Professor David Kotz and his book: The Rise And Fall of Neoliberal Capitalism
Since the financial crash of the 2008, the attention on the crisis and capitalism itself is constant. The ongoing crisis, its causes, its aftermath, the possible solution, all these have been debated for years, and yet a convincing diagnose has not been reached. In a coming book by David Kotz, The Rise and Fall of Neoliberal Capitalism (Harvard University Press, Feb. 2015), he argues that the economic crisis is a structural crisis of neoliberal, and that it requires major institutional restructuring.
David M. Kotz is Professor of Economics at the University of Massachusetts, Amherst, and Distinguished Professor, School of Economics, Shanghai University of Finance and Economics. He was one of the few academic economists to predict the crisis, argues that the ongoing economic crisis is not simply the aftermath of financial panic and an unusually severe recession but instead is a structural crisis of neoliberal, or free-market, capitalism. Consequently, continuing stagnation cannot be resolved by policy measures alone.
In the last decades of the 19th century in Europe, the competitive, small business, small government form of capitalism experienced an extended economic crisis, often called the Great Depression of the late nineteenth century. It was not resolved until giant corporations and banks transformed and stabilized the economy along with more interventionist governments around 1900, giving rise to monopoly capitalism. In the 1930s the monopoly capitalist form of capitalism produced the Great Depression, which was not resolved until the late 1940s when another new form of capitalism emerged, which can be called “regulated capitalism” based on capital-labor compromise, new forms of state regulation of companies and markets (including close regulation of the financial sector), a welfare state, and newly dominant Keynesian economic ideas. After several decades of rapid growth, regulated capitalism entered its crisis phase in the 1970s, as the profit rate fell rapidly in the US and Western Europe and inflation accelerated, unemployment rose, and the international monetary system of fixed exchange rates collapsed.
Kotz said, that crisis was resolved by the rise of neoliberal capitalism in the late 1970s to early 1980s. Neoliberal capitalism brought new institutions: the marginalization of collective bargaining, deregulation of business and markets including the financial sector, privatization of state enterprises and public services, and big cutbacks in social programs that benefitted workers, as well as a shift in the dominant economic ideas from Keynesian to free-market ideas. In addition, capital-labor compromise was replaced by full domination of capital over labor.
He pointed out, the neoliberal form of capitalism brought some 25 years of long economic expansions with moderate inflation, although economic growth was slower in this period than it had been under the previous regulated capitalism.
“In 2008 we saw not just a financial crisis and great recession but the beginning of the crisis phase of the neoliberal form of capitalism.
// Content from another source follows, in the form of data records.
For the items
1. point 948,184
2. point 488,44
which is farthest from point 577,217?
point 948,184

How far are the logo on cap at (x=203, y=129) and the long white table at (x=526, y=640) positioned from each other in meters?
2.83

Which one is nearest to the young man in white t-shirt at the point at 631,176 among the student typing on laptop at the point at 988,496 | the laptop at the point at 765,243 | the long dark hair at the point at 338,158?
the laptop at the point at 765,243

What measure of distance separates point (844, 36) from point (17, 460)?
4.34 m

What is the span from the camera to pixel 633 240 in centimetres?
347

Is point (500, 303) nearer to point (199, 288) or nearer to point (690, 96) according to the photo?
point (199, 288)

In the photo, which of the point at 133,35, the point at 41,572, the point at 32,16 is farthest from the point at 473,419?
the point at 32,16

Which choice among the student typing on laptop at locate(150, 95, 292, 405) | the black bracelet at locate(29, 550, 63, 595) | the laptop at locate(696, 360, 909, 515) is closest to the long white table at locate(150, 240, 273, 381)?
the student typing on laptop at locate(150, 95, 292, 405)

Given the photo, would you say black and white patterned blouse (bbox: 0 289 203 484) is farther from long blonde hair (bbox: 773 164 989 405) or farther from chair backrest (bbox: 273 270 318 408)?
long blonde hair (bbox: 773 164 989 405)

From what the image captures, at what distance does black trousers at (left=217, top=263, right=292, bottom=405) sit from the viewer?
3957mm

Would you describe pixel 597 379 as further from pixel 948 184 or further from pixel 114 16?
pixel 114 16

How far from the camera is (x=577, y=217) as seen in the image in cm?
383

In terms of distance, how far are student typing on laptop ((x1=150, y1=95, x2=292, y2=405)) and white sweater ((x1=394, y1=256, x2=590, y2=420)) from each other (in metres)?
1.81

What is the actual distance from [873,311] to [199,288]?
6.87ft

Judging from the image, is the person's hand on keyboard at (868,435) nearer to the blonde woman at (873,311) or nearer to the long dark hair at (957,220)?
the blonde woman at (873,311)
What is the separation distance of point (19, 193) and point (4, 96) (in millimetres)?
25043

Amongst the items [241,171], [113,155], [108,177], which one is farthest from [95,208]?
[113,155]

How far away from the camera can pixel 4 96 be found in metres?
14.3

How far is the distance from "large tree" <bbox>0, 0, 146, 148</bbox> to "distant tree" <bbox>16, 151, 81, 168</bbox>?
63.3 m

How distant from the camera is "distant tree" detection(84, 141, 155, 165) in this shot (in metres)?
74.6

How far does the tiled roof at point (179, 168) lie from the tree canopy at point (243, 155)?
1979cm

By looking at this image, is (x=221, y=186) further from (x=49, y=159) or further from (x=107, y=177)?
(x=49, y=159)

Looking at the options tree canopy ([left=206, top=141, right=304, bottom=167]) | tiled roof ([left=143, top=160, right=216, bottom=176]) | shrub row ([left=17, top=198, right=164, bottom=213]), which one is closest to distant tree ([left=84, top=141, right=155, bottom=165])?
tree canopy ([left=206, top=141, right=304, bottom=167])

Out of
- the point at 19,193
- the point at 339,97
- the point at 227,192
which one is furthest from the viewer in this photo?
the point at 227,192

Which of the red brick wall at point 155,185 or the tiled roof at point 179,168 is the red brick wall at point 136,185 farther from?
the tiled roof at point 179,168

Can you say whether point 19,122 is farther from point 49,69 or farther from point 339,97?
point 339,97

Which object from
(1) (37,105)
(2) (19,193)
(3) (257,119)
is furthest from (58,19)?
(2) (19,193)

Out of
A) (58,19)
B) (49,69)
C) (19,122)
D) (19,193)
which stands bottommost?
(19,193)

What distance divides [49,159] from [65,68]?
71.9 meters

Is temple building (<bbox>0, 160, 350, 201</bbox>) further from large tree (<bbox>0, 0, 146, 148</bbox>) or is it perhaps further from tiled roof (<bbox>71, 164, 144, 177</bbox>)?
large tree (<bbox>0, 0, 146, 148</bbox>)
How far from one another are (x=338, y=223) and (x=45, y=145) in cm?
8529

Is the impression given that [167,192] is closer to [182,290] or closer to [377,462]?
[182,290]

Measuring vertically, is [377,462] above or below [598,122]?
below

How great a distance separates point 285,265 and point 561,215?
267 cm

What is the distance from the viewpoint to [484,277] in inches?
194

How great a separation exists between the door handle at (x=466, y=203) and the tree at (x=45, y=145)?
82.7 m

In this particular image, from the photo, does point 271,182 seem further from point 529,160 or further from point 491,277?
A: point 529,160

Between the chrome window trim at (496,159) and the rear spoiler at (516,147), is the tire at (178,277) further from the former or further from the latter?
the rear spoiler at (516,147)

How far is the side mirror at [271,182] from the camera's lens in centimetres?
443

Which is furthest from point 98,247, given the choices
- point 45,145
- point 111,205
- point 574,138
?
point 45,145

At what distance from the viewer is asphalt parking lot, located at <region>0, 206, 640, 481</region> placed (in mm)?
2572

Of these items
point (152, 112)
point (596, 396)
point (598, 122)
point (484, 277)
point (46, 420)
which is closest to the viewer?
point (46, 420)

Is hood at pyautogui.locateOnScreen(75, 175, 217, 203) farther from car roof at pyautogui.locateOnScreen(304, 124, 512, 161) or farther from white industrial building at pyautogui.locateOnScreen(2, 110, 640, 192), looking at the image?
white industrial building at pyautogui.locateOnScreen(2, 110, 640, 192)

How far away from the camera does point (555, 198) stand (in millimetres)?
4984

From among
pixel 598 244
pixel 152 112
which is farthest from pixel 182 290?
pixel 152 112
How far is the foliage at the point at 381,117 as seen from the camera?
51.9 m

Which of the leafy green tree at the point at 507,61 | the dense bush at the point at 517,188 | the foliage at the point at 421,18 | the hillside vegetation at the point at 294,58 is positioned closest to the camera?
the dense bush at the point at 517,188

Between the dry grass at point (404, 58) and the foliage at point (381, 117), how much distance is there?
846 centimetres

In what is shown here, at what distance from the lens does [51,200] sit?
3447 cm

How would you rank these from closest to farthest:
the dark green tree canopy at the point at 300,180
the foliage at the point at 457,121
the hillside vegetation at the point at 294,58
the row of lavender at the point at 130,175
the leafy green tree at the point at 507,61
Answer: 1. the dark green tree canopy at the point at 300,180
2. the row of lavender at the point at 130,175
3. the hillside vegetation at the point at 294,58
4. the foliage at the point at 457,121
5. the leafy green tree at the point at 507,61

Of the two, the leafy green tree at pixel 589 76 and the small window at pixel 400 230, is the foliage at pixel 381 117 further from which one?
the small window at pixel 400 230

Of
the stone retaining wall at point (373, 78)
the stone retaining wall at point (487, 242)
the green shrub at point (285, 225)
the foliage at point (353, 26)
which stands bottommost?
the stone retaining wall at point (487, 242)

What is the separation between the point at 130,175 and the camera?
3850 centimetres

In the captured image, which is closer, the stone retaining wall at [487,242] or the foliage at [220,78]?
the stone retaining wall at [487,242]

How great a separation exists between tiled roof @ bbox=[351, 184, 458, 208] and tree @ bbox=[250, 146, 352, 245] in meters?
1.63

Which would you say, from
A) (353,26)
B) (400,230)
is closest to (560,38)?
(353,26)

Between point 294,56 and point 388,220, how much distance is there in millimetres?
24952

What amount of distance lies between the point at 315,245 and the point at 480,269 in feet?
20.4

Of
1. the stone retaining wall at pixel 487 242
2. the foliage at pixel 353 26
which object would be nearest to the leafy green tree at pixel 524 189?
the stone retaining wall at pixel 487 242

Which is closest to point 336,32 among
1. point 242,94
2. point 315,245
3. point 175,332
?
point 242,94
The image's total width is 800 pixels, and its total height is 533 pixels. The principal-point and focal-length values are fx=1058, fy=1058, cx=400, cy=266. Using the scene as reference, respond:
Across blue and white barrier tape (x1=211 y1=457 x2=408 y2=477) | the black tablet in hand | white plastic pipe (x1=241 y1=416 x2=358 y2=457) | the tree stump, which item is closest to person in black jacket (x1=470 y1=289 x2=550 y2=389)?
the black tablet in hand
The severe stagnation in many parts of the global capitalism cannot be replaced by normal capital accumulation without another round of major restructuring.” He said.
Kotz asserted, the ability of any form of capitalism to promote economic expansion does not last forever – after one or several decades it turns from a structure that promotes capital accumulation into one that becomes an obstacle to it. At that point, the system enters what is called a structural crisis—a period of relative stagnation and heightened instability. A structural crisis—unlike a normal business cycle recession —cannot be resolved by any automatic economic mechanism of capitalism nor by wise government policies alone. Its resolution requires the rise of new economic and political institutions, along with new dominant economic ideas, that will again promote accumulation.
In his new book, he discusses three possible directions of economic restructuring that could potentially lead to economic stable economic expansion again. He explained, all three involve an increased state role in the economy. One would be a statist, nationalist form of capitalism aimed at increasing military strength – that would not be favorable for working people or for the prospect of a peaceful world. A second would be another period of social democratic capitalism, with the gains of economic progress shared between labor and capital. The third possible direction of institutional change would go beyond capitalism, that is, a transition to socialism. He noted that none of these three possible structural resolutions of the current stagnation is visible today, but he expects such directions of change to emerge over the next five to ten years in the developed capitalist countries.
Chu Guofei is a CSST reporter based in Boston.